» What you should do:
Restate each of the lines given below, word for word.

## Begin Task input

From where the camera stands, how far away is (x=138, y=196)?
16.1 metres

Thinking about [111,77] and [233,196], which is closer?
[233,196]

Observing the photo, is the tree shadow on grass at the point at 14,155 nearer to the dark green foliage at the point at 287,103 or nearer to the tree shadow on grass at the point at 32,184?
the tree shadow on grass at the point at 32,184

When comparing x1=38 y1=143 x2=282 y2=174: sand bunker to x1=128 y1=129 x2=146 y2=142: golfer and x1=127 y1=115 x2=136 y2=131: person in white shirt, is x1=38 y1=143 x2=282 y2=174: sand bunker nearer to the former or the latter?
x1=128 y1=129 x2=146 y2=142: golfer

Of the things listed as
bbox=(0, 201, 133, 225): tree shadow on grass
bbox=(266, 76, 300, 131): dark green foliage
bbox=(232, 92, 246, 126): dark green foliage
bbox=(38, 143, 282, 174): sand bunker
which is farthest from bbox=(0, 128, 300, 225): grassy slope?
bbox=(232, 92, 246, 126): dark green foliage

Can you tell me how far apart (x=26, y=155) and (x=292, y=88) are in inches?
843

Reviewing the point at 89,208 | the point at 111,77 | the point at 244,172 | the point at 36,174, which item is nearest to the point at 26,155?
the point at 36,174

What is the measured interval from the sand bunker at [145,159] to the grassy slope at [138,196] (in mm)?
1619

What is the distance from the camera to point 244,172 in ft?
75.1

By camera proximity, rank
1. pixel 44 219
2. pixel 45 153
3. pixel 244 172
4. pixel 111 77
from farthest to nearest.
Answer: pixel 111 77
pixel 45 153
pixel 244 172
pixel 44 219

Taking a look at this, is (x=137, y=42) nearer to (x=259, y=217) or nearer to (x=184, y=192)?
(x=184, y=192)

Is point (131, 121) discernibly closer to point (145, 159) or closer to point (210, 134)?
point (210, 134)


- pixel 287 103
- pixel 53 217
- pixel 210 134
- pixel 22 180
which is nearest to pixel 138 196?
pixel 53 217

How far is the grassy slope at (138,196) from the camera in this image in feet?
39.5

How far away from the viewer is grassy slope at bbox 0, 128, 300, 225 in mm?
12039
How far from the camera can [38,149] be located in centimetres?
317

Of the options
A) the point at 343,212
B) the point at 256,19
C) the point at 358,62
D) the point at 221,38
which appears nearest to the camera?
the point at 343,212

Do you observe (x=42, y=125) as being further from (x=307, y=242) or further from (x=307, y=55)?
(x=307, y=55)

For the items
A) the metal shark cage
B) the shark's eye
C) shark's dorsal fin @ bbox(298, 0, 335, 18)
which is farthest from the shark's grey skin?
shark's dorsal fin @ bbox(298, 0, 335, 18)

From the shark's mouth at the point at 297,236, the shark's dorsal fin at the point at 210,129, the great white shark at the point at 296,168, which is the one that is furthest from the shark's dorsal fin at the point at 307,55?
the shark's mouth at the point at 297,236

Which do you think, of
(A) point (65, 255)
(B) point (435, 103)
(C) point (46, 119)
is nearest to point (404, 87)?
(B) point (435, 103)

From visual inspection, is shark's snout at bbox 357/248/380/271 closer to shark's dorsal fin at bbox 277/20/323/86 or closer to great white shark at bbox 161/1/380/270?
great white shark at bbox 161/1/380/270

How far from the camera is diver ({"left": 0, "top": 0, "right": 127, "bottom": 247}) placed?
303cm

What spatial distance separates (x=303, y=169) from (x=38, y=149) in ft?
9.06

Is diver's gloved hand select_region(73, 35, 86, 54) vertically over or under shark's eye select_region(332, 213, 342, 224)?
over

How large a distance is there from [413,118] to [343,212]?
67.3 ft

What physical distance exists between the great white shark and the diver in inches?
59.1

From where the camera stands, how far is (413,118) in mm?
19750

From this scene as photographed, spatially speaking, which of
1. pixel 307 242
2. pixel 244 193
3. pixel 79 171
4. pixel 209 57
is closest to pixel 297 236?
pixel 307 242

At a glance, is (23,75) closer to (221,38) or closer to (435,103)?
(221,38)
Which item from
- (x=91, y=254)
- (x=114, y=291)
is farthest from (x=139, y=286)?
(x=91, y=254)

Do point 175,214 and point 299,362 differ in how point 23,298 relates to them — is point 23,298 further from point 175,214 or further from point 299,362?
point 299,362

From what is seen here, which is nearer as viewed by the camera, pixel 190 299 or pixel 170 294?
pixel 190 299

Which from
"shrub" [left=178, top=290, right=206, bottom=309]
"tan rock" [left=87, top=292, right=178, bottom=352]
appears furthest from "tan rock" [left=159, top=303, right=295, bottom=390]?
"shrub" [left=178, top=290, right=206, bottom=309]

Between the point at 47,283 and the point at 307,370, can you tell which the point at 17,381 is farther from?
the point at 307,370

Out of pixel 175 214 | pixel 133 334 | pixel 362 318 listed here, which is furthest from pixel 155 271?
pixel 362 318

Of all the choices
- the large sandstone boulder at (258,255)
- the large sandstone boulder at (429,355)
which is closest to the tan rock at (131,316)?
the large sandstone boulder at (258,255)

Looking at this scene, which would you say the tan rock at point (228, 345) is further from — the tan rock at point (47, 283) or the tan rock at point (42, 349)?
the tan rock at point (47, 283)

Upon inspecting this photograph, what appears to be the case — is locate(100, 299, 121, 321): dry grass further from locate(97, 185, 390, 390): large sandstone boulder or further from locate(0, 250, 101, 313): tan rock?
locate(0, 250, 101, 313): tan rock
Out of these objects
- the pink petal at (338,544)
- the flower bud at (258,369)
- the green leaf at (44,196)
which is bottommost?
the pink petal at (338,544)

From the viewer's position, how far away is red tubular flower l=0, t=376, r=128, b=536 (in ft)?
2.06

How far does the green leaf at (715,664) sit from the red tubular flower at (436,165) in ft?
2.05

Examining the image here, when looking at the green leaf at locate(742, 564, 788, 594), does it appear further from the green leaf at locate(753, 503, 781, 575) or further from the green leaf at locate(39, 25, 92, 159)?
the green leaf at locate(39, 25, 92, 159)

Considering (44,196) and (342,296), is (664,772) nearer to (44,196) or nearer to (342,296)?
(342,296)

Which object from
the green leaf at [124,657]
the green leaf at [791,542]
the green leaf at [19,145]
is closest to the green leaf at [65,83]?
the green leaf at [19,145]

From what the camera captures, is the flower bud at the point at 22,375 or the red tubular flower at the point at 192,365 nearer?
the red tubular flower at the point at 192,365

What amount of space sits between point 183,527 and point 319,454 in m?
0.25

## End Task input

» Complete answer:
From where the camera stands, how far away is (x=138, y=196)?
16.1 metres

Thinking about [111,77] and [233,196], which is closer?
[233,196]

Observing the photo, is the tree shadow on grass at the point at 14,155 nearer to the dark green foliage at the point at 287,103 or nearer to the tree shadow on grass at the point at 32,184?
the tree shadow on grass at the point at 32,184

When comparing x1=38 y1=143 x2=282 y2=174: sand bunker to x1=128 y1=129 x2=146 y2=142: golfer and x1=127 y1=115 x2=136 y2=131: person in white shirt, is x1=38 y1=143 x2=282 y2=174: sand bunker nearer to the former or the latter?
x1=128 y1=129 x2=146 y2=142: golfer

Of the things listed as
bbox=(0, 201, 133, 225): tree shadow on grass
bbox=(266, 76, 300, 131): dark green foliage
bbox=(232, 92, 246, 126): dark green foliage
bbox=(38, 143, 282, 174): sand bunker
which is farthest from bbox=(0, 128, 300, 225): grassy slope?
bbox=(232, 92, 246, 126): dark green foliage

Can you tell me how far apart (x=26, y=155) and (x=292, y=88) are in inches?
843

Reviewing the point at 89,208 | the point at 111,77 | the point at 244,172 | the point at 36,174, which item is nearest to the point at 26,155?
the point at 36,174

What is the measured interval from the sand bunker at [145,159] to the grassy slope at [138,196] (in mm)?
1619

What is the distance from the camera to point 244,172 in ft?
75.1

By camera proximity, rank
1. pixel 44 219
2. pixel 45 153
3. pixel 244 172
4. pixel 111 77
from farthest to nearest.
Answer: pixel 111 77
pixel 45 153
pixel 244 172
pixel 44 219

Taking a look at this, is (x=137, y=42) nearer to (x=259, y=217) or nearer to (x=184, y=192)?
(x=184, y=192)

Is point (131, 121) discernibly closer to point (145, 159) or closer to point (210, 134)?
point (210, 134)


- pixel 287 103
- pixel 53 217
- pixel 210 134
- pixel 22 180
which is nearest to pixel 138 196?
pixel 53 217

How far is the grassy slope at (138,196) from the camera in this image in feet?
39.5

How far away from the viewer is grassy slope at bbox 0, 128, 300, 225 in mm?
12039
How far from the camera can [38,149] be located in centimetres?
317

Of the options
A) the point at 343,212
B) the point at 256,19
C) the point at 358,62
D) the point at 221,38
which appears nearest to the camera?
the point at 343,212

Do you observe (x=42, y=125) as being further from (x=307, y=242) or further from (x=307, y=55)?
(x=307, y=55)

For the items
A) the metal shark cage
B) the shark's eye
C) shark's dorsal fin @ bbox(298, 0, 335, 18)
which is farthest from the shark's grey skin?
shark's dorsal fin @ bbox(298, 0, 335, 18)

From the shark's mouth at the point at 297,236, the shark's dorsal fin at the point at 210,129, the great white shark at the point at 296,168, which is the one that is furthest from the shark's dorsal fin at the point at 307,55?
the shark's mouth at the point at 297,236

Which do you think, of
(A) point (65, 255)
(B) point (435, 103)
(C) point (46, 119)
is nearest to point (404, 87)?
(B) point (435, 103)

From visual inspection, is shark's snout at bbox 357/248/380/271 closer to shark's dorsal fin at bbox 277/20/323/86 or closer to great white shark at bbox 161/1/380/270?
great white shark at bbox 161/1/380/270

How far from the camera is diver ({"left": 0, "top": 0, "right": 127, "bottom": 247}) placed?
303cm

What spatial distance separates (x=303, y=169) from (x=38, y=149) in ft?
9.06

Is diver's gloved hand select_region(73, 35, 86, 54) vertically over or under shark's eye select_region(332, 213, 342, 224)?
over

How large a distance is there from [413,118] to [343,212]?
67.3 ft

What physical distance exists between the great white shark and the diver in inches?
59.1

From where the camera stands, how far is (413,118) in mm?
19750

From this scene as photographed, spatially speaking, which of
1. pixel 307 242
2. pixel 244 193
3. pixel 79 171
4. pixel 209 57
is closest to pixel 297 236?
pixel 307 242

At a glance, is (23,75) closer to (221,38) or closer to (435,103)?
(221,38)
Which item from
- (x=91, y=254)
- (x=114, y=291)
is farthest from (x=139, y=286)?
(x=91, y=254)

Do point 175,214 and point 299,362 differ in how point 23,298 relates to them — is point 23,298 further from point 175,214 or further from point 299,362?
point 299,362

From what is seen here, which is nearer as viewed by the camera, pixel 190 299 or pixel 170 294?
pixel 190 299

Which from
"shrub" [left=178, top=290, right=206, bottom=309]
"tan rock" [left=87, top=292, right=178, bottom=352]
appears furthest from "tan rock" [left=159, top=303, right=295, bottom=390]?
"shrub" [left=178, top=290, right=206, bottom=309]

Between the point at 47,283 and the point at 307,370, can you tell which the point at 17,381 is farther from?
the point at 307,370

Out of pixel 175 214 | pixel 133 334 | pixel 362 318 listed here, which is furthest from pixel 155 271?
pixel 362 318

Of all the choices
- the large sandstone boulder at (258,255)
- the large sandstone boulder at (429,355)
which is closest to the tan rock at (131,316)?
the large sandstone boulder at (258,255)

Looking at this scene, which would you say the tan rock at point (228, 345) is further from — the tan rock at point (47, 283) or the tan rock at point (42, 349)?
the tan rock at point (47, 283)

Upon inspecting this photograph, what appears to be the case — is locate(100, 299, 121, 321): dry grass further from locate(97, 185, 390, 390): large sandstone boulder or further from locate(0, 250, 101, 313): tan rock?
locate(0, 250, 101, 313): tan rock
Out of these objects
- the pink petal at (338,544)
- the flower bud at (258,369)
- the green leaf at (44,196)
which is bottommost?
the pink petal at (338,544)

From the viewer's position, how far away is red tubular flower l=0, t=376, r=128, b=536 (in ft)?
2.06

How far does the green leaf at (715,664) sit from the red tubular flower at (436,165) in ft?
2.05

Examining the image here, when looking at the green leaf at locate(742, 564, 788, 594), does it appear further from the green leaf at locate(753, 503, 781, 575) or further from the green leaf at locate(39, 25, 92, 159)?
the green leaf at locate(39, 25, 92, 159)

Considering (44,196) and (342,296), is (664,772) nearer to (44,196) or nearer to (342,296)?
(342,296)

Which object from
the green leaf at [124,657]
the green leaf at [791,542]
the green leaf at [19,145]
is closest to the green leaf at [65,83]?
the green leaf at [19,145]

From what the camera captures, is the flower bud at the point at 22,375 or the red tubular flower at the point at 192,365 nearer?
the red tubular flower at the point at 192,365

What amount of space sits between point 183,527 and point 319,454 in m?
0.25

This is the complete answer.